_Aim of the task_. Going line by line through the entries below, count those that contain "poster". Give the number by itself.

*** Data provided Section Begins ***

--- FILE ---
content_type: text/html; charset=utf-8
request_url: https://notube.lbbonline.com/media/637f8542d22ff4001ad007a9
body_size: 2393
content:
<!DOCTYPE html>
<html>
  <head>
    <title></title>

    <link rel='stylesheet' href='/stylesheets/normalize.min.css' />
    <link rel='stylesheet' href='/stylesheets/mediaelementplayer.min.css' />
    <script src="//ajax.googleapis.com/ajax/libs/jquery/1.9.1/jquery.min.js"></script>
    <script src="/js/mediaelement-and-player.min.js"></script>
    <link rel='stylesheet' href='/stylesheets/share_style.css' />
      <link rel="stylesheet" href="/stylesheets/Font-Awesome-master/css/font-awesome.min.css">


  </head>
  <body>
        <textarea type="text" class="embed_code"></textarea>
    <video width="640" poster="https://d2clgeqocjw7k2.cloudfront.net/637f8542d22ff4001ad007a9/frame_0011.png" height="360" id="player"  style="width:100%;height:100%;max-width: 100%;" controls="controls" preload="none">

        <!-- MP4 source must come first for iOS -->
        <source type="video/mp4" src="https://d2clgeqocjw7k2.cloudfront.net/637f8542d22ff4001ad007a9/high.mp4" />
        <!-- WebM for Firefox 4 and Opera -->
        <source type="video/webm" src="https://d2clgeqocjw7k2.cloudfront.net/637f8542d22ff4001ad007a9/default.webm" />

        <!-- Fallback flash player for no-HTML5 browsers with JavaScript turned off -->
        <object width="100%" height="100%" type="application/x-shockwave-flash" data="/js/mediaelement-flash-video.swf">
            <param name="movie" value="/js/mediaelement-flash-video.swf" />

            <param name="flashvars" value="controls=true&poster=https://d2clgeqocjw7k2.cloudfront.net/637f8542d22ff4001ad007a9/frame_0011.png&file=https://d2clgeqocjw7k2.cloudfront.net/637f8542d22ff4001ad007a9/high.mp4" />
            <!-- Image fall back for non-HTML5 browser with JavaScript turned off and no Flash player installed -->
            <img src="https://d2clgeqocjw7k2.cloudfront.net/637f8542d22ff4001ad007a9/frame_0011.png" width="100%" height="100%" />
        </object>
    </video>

*** Data provided Section Ends ***

_Response to the exercise_. 2